[DOCUMENT]:
Pour comprendre la souffrance qui infuse dans les open spaces fleuris
d’aujourd’hui, alors que jamais on ne s’est tant soucié de bien-être au
travail, le nouveau livre de Danièle Linhart, « la Comédie humaine au
travail» (sous-titré : «De la déshumanisation taylorienne à la
sur-humanisation managériale»), est d’un recours précieux. Voilà une
chercheuse du CNRS qui depuis trente ans observe les mutations sociales
au travail. Pour mieux comprendre ses lois non écrites, ses faux
semblants, elle se faufile dans les congrès de managers, avec le risque
de s’y faire insulter. (C’est arrivé, nous le verrons plus loin.) La
sociologie comme sport de combat est diversement appréciée.
Danièle
Linhart pourrait comme bien d’autres, sociologues ou journalistes qui
font profession de décrire le réel, se retrancher derrière une prudente
impartialité. Mais non. Le pouvoir d’écrire et d’être lu a chez elle
l’ambition d’être mis au service d’un progrès humain, ce qui rend son
livre d’autant plus captivant. A tous, petit fonctionnaire ou cadre,
ouvrier ou travailleur intellectuel, elle tend un décodeur pour
décrypter le malaise diffus qui se propage en milieu professionnel sans
que ceux qui en souffrent se l’expliquent toujours bien. Elle leur offre
de comprendre ce que l’on vit, à l’heure du burn out pour tous.

[Lignes de données de questions spatiales]
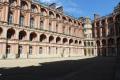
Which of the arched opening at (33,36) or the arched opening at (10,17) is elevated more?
the arched opening at (10,17)

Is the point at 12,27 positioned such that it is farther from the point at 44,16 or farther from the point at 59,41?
the point at 59,41

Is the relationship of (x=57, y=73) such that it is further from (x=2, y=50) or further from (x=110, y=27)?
(x=110, y=27)

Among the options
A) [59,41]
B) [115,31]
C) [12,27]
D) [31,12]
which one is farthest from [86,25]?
[12,27]

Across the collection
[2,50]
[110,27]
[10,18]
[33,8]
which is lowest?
[2,50]

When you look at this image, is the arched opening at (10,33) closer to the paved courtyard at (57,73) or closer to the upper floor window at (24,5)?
the upper floor window at (24,5)

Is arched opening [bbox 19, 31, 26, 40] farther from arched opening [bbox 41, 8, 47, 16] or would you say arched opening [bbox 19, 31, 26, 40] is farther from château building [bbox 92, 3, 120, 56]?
château building [bbox 92, 3, 120, 56]

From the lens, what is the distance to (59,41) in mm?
62312

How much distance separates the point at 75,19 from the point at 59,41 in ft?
53.5

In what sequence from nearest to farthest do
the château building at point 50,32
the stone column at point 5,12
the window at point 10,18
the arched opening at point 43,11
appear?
1. the stone column at point 5,12
2. the château building at point 50,32
3. the window at point 10,18
4. the arched opening at point 43,11

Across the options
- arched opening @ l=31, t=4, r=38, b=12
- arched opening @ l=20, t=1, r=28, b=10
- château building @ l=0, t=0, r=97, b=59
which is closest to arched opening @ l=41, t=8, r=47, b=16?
château building @ l=0, t=0, r=97, b=59

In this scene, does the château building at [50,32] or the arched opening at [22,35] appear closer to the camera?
the château building at [50,32]

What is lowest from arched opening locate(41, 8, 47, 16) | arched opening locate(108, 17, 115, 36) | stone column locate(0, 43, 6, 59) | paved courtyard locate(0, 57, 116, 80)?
paved courtyard locate(0, 57, 116, 80)

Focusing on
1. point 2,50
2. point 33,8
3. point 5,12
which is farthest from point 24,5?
point 2,50

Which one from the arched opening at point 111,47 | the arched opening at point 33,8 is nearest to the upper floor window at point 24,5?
the arched opening at point 33,8
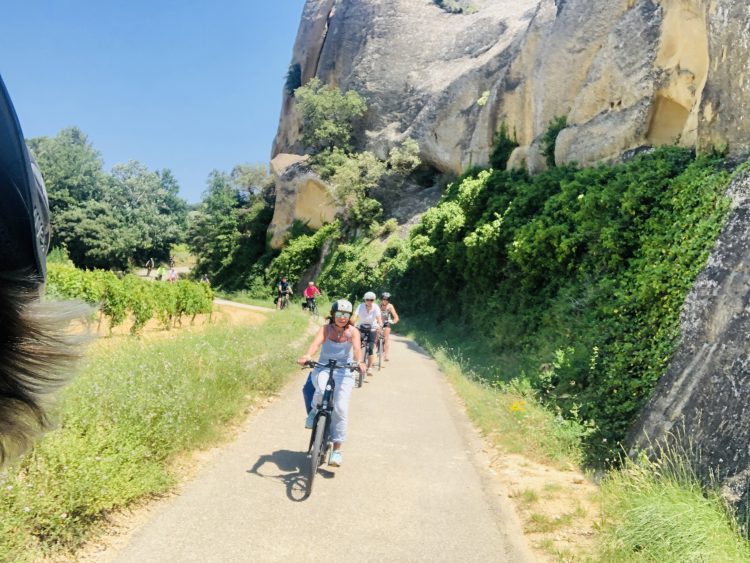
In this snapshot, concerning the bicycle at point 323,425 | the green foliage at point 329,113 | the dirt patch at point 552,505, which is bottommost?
the dirt patch at point 552,505

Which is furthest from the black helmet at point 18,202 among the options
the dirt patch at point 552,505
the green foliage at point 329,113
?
the green foliage at point 329,113

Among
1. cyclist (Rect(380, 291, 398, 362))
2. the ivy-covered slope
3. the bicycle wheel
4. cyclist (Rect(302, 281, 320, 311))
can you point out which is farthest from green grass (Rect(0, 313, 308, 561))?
cyclist (Rect(302, 281, 320, 311))

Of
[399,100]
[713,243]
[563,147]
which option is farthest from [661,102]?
[399,100]

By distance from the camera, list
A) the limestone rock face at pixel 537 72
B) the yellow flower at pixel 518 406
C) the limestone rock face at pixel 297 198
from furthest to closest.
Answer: the limestone rock face at pixel 297 198 < the limestone rock face at pixel 537 72 < the yellow flower at pixel 518 406

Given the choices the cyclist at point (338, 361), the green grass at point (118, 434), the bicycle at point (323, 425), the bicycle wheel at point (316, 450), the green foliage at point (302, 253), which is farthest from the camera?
the green foliage at point (302, 253)

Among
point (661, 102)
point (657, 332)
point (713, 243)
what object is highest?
point (661, 102)

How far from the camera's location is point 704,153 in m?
9.97

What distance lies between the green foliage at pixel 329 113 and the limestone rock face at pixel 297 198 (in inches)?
95.5

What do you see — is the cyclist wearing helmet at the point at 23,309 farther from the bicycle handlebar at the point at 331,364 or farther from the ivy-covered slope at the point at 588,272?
the ivy-covered slope at the point at 588,272

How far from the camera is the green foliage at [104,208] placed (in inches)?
1905

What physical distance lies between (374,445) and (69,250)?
1924 inches

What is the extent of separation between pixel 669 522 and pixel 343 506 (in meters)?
2.87

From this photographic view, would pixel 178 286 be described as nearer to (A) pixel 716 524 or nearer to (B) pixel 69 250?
(A) pixel 716 524

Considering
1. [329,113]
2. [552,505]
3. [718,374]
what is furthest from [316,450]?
[329,113]
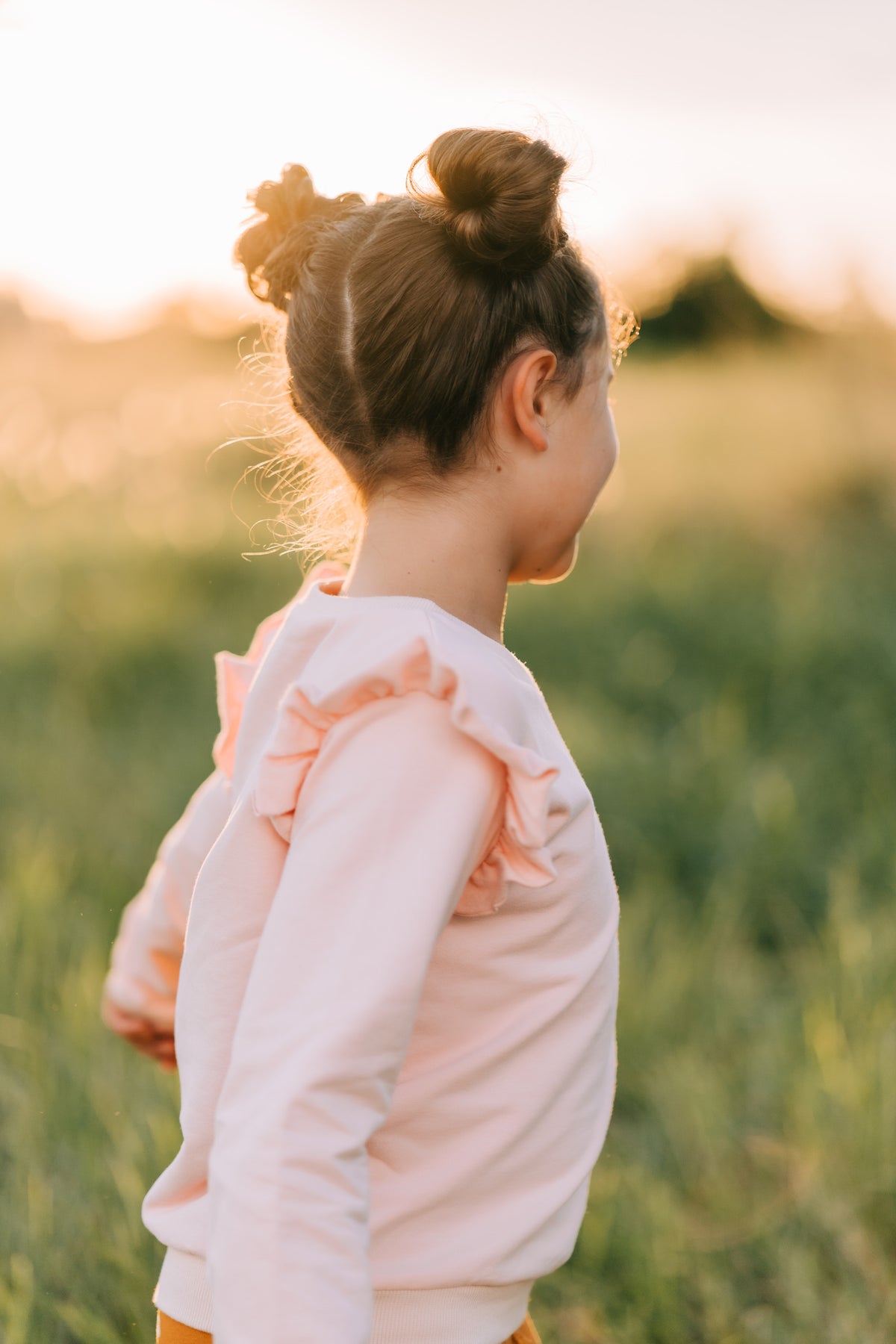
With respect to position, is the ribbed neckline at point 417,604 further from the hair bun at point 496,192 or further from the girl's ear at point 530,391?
the hair bun at point 496,192

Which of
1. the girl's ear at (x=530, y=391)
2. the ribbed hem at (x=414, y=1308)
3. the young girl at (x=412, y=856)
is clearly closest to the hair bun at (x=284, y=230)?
the young girl at (x=412, y=856)

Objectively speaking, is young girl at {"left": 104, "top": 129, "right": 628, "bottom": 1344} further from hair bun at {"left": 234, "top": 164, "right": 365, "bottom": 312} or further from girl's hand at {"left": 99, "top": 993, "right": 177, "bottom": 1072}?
girl's hand at {"left": 99, "top": 993, "right": 177, "bottom": 1072}

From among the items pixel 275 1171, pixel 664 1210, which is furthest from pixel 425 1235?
pixel 664 1210

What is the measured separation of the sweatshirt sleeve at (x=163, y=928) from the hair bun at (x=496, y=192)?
64 cm

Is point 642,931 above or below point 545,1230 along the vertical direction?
below

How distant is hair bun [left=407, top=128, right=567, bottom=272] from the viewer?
967mm

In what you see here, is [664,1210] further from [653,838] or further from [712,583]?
[712,583]

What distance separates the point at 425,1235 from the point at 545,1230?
0.36ft

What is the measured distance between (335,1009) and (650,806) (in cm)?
249

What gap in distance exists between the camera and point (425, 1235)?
967 millimetres

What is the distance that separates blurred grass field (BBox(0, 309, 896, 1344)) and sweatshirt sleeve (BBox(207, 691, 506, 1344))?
102cm

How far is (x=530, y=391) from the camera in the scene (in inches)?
39.2

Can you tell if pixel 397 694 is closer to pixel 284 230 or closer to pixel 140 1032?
pixel 284 230

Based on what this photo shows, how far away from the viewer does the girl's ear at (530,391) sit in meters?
0.99
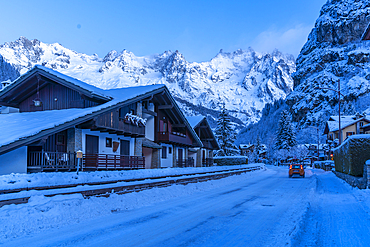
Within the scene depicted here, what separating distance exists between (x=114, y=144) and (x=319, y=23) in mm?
179665

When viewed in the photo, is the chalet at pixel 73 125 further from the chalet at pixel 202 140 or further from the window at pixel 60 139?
the chalet at pixel 202 140

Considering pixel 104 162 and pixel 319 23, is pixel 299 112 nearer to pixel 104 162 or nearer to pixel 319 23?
pixel 319 23

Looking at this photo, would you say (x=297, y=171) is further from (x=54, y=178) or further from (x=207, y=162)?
(x=54, y=178)

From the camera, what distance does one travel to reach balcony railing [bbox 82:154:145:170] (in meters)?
21.5

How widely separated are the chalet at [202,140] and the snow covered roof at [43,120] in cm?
1744

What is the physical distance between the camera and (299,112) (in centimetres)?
15975

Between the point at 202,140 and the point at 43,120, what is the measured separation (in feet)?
97.7

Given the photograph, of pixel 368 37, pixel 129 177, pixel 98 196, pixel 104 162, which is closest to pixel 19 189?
pixel 98 196

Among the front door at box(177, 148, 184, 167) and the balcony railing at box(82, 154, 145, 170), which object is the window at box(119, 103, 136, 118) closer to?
the balcony railing at box(82, 154, 145, 170)

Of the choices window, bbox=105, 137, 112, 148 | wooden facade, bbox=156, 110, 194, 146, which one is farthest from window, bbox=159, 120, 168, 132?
window, bbox=105, 137, 112, 148

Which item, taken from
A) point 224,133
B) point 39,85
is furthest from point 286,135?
point 39,85

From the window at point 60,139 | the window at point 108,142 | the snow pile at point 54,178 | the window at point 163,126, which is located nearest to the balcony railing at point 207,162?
the window at point 163,126

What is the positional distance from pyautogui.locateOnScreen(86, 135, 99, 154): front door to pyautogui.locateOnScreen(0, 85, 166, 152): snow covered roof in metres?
2.30

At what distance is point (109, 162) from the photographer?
78.6 feet
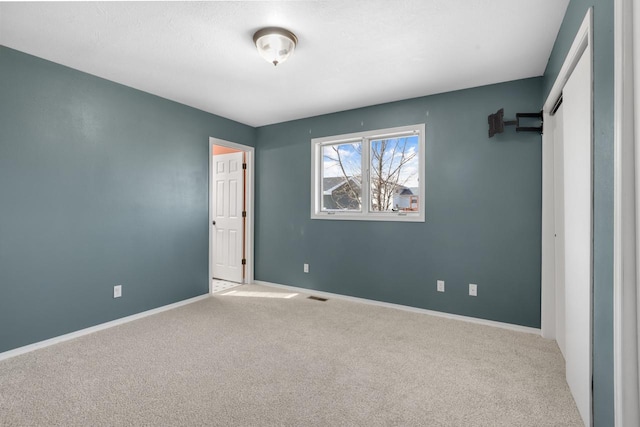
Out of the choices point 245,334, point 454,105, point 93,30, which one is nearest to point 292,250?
point 245,334

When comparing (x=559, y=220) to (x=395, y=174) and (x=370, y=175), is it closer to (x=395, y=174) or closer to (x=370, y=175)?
(x=395, y=174)

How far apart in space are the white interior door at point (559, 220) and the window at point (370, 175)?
4.12ft

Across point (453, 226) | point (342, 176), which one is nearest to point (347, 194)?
point (342, 176)

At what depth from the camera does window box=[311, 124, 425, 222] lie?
150 inches

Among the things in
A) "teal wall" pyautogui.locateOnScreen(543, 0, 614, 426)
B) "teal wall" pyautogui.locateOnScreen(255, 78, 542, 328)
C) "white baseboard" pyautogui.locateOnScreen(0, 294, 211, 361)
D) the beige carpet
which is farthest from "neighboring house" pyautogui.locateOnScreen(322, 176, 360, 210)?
"teal wall" pyautogui.locateOnScreen(543, 0, 614, 426)

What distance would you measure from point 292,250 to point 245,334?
5.95 feet

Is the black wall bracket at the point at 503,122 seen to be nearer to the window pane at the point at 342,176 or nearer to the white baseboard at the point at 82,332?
the window pane at the point at 342,176

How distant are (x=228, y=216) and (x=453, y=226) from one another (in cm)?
343

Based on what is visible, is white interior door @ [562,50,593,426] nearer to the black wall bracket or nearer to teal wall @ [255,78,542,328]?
the black wall bracket

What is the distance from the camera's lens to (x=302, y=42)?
2.48 meters

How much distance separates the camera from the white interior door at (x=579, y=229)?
165cm

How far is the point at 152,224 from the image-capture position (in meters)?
3.64

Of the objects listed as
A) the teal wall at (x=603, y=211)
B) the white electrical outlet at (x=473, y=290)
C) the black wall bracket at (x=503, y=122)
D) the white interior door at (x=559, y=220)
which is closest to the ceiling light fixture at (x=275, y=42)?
the teal wall at (x=603, y=211)

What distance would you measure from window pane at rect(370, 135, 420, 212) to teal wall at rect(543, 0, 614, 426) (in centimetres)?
224
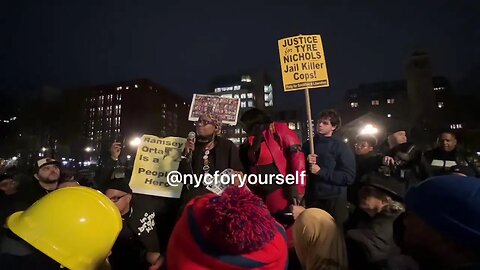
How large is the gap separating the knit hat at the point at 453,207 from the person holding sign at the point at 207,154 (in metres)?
2.77

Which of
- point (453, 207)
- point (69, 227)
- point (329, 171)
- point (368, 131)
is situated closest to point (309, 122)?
point (329, 171)

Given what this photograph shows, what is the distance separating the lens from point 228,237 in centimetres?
133

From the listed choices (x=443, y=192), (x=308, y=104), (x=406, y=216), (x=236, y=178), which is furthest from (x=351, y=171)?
(x=443, y=192)

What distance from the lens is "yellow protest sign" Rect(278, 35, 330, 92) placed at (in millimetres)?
5152

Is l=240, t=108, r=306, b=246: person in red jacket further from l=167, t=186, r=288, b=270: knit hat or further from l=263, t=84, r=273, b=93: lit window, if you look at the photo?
l=263, t=84, r=273, b=93: lit window

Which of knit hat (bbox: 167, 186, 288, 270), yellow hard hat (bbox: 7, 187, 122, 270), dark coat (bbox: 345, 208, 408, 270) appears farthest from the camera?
dark coat (bbox: 345, 208, 408, 270)

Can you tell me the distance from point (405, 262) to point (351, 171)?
2.10 m

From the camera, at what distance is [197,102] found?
5.36m

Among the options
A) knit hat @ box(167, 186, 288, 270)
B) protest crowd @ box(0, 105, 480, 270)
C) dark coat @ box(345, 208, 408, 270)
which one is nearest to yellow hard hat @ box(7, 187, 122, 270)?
protest crowd @ box(0, 105, 480, 270)

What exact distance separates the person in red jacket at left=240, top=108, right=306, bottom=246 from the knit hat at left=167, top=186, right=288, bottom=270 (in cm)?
281

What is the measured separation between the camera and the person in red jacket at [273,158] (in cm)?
435

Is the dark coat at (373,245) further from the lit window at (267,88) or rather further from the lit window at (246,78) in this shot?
the lit window at (267,88)

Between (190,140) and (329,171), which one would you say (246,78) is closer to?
(329,171)

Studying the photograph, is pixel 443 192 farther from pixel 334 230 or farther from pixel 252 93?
pixel 252 93
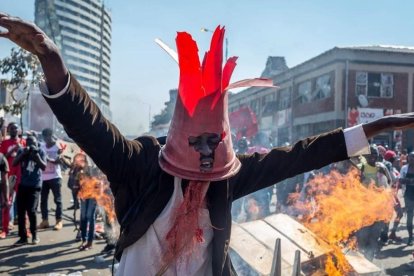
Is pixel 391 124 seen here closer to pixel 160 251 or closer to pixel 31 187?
pixel 160 251

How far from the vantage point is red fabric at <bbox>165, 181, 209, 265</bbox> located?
195 centimetres

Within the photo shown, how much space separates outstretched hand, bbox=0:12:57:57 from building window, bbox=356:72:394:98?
25015mm

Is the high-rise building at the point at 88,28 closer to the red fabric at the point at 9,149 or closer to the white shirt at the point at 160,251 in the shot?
the red fabric at the point at 9,149

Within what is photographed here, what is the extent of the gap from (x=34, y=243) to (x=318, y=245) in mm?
5159

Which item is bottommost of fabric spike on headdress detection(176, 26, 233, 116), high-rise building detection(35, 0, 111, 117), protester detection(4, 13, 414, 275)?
protester detection(4, 13, 414, 275)

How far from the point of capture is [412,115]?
2.11 meters

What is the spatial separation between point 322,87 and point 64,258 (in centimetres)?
2175

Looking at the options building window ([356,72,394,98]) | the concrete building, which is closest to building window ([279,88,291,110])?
the concrete building

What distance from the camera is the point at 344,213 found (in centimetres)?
523

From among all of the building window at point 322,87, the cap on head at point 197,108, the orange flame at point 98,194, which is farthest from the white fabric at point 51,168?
the building window at point 322,87

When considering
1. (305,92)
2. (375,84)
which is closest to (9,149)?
(375,84)

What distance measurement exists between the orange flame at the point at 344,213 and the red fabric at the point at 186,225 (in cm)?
301

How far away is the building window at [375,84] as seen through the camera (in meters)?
25.0

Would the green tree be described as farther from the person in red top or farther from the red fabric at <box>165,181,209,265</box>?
the red fabric at <box>165,181,209,265</box>
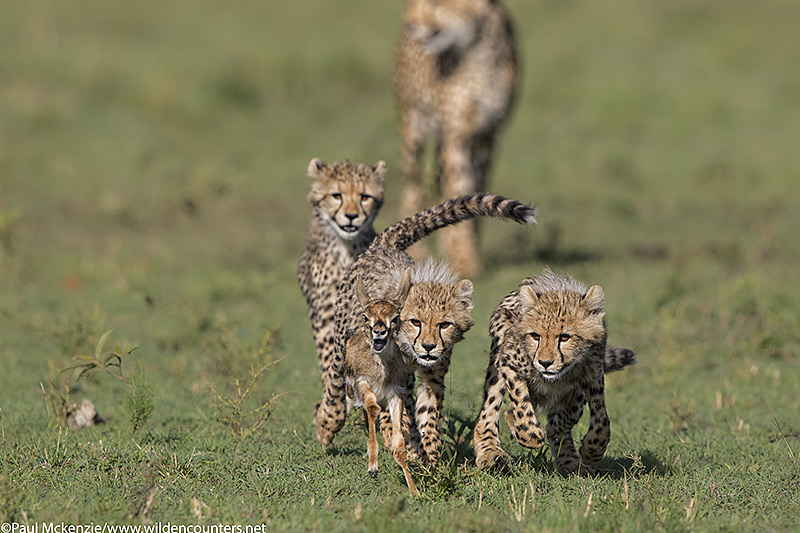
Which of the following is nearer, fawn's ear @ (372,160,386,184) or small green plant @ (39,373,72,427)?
small green plant @ (39,373,72,427)

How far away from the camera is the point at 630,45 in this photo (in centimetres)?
1880

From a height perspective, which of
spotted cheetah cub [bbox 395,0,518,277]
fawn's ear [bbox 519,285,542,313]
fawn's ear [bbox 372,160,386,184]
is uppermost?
spotted cheetah cub [bbox 395,0,518,277]

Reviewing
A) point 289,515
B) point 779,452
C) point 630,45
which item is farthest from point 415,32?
point 630,45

[CONSIGNE]: Réécrivez le passage du texte qui s'ouvre sur les mots « Pour comprendre la » et se clôt sur « est diversement appréciée. », en remplaçant « chercheuse » par « spécialiste ».

[CORRIGÉ]:
Pour comprendre la souffrance qui infuse dans les open spaces fleuris
d’aujourd’hui, alors que jamais on ne s’est tant soucié de bien-être au
travail, le nouveau livre de Danièle Linhart, « la Comédie humaine au
travail» (sous-titré : «De la déshumanisation taylorienne à la
sur-humanisation managériale»), est d’un recours précieux. Voilà une
spécialiste du CNRS qui depuis trente ans observe les mutations sociales
au travail. Pour mieux comprendre ses lois non écrites, ses faux
semblants, elle se faufile dans les congrès de managers, avec le risque
de s’y faire insulter. (C’est arrivé, nous le verrons plus loin.) La
sociologie comme sport de combat est diversement appréciée.